Dr George Cleghorn, MD, arrived in Minorca to tackle such problems in 1736, as surgeon to the 22nd Regiment of Foot. He was a brilliant physician, and during a tour of duty that lasted thirteen years distinguished himself as a clinician and research worker on Mediterranean diseases. He was born near Edinburgh in 1716, and at an early age showed a remarkable gift for the classics; his later medical treatises were written in Latin. At the age of fifteen he resolved to study physic and surgery, a fortunate choice as the Edinburgh Medical School was at that time, together with Leyden, unrivalled in Europe.
As was then the custom he was apprenticed to a doctor, the famous Alexander Monro, as his personal pupil. He lived in Monro's home, where he was joined a few years later by Dr James Fothergill, who guided him in the earlier part of his career. At the age of twenty, he was posted as surgeon to Minorca, under the command of General St Clair.
Whatever time could be spared from his official duties Cleghorn employed by investigating the nature of epidemic diseases as modified by climate, and in gratifying his passion for anatomy and dissection. In the meantime his good friend Dr Fothergill was indefatigable in searching the London shops for the books he wanted, and sending them to him as best he could.

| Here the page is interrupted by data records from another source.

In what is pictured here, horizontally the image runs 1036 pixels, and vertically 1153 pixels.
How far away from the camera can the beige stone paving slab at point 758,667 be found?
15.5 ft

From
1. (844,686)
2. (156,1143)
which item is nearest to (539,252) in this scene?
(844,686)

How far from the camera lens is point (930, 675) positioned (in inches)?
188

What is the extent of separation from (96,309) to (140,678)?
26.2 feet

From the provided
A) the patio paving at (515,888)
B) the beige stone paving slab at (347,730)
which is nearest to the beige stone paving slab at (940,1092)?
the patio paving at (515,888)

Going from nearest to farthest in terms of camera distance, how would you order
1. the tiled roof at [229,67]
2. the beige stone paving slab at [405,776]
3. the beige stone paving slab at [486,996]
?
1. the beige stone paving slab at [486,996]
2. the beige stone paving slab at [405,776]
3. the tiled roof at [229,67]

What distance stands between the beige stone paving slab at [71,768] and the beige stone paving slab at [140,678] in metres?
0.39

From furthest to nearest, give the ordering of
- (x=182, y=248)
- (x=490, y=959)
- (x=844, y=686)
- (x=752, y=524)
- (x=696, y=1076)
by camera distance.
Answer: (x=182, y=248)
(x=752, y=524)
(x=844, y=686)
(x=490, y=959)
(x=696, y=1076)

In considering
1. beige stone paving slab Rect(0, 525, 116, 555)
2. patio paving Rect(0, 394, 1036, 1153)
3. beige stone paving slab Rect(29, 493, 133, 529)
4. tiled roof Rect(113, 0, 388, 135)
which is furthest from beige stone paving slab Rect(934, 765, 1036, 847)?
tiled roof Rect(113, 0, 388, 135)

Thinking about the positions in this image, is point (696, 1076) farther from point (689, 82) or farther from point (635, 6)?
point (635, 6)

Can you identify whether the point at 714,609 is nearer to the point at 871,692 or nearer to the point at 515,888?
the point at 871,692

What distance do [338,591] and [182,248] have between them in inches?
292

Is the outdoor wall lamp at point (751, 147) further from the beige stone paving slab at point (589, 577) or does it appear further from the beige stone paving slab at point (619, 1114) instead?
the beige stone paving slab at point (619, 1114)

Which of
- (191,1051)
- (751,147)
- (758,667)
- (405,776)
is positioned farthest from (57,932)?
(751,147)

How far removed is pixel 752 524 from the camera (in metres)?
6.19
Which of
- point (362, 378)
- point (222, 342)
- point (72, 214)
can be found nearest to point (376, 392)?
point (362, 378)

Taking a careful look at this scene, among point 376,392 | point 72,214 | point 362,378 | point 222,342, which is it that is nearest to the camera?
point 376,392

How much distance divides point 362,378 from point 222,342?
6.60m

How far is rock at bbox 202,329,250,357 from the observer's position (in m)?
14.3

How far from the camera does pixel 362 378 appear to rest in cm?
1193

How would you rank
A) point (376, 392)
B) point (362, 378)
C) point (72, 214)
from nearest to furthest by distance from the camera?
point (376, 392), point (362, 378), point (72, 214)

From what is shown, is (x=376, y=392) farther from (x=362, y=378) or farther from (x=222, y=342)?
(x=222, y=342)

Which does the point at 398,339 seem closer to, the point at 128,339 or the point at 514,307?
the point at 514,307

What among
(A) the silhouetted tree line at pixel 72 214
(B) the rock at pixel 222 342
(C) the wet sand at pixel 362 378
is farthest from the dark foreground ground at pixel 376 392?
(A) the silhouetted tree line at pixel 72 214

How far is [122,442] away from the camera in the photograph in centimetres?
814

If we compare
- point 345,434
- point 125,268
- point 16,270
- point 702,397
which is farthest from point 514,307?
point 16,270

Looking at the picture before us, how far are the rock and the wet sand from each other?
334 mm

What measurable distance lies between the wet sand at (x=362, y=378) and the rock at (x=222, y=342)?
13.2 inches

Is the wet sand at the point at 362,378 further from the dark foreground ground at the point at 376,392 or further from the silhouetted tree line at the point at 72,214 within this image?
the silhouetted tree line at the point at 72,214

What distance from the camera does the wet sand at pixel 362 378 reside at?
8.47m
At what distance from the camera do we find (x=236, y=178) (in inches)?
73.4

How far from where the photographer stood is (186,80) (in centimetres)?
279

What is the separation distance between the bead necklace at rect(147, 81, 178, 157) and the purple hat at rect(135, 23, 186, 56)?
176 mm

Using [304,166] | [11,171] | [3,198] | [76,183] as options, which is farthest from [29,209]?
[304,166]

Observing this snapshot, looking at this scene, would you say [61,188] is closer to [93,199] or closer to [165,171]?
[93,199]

The commonest diseases then prevalent were plague, cholera and smallpox, typhoid, pneumonia, malaria and gastro intestinal diseases. The even tenor of life and relaxed existence of British officers' families on the 'Summer Island' was often broken by serious illness and death.
Smallpox was brought from Constantinople by one of His Majesty's ships in 1745, and spread over the whole island. Cleghorn wrote: 'It carried off nearly all the children who survived the chin-cough [whooping cough?] and the summer fever.' There had been a previous epidemic in March 1742, with many deaths among both English children and soldiers, so that 'every house might be called a hospital'. The hot summer months were generally considered unhealthy for children, many dying from cholera and tertian fever (malaria).

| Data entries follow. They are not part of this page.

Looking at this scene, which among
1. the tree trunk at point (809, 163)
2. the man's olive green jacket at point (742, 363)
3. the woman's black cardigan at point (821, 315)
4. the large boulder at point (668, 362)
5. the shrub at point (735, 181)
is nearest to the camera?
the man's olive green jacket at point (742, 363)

Although the connection between malaria and the mosquito was then unknown, Cleghorn was already using cinchona bark (quinine) in the treatment of this fever, and mosquito nets were in regular use. 'Of all our Insects,' wrote Armstrong, 'this Musquita is the most troublesome, and if it were not for the Canopies of Gauze and Muslin with which our beds are constantly enclosed during the hot Months, it would be impossible to get a night's rest.'

Cleghorn sent the records of his research regularly to his friend Fothergill, but it was not until his return to England in 1749 that his colleague helped him put his notes together in English for publication in 1750 of his book Observations on the Epidemical Diseases in Minorca from I744 to I749. This went through four editions. In the latter part of his life he was Lecturer in Anatomy at the University of Dublin. His portrait shows him as a kindly, studious man.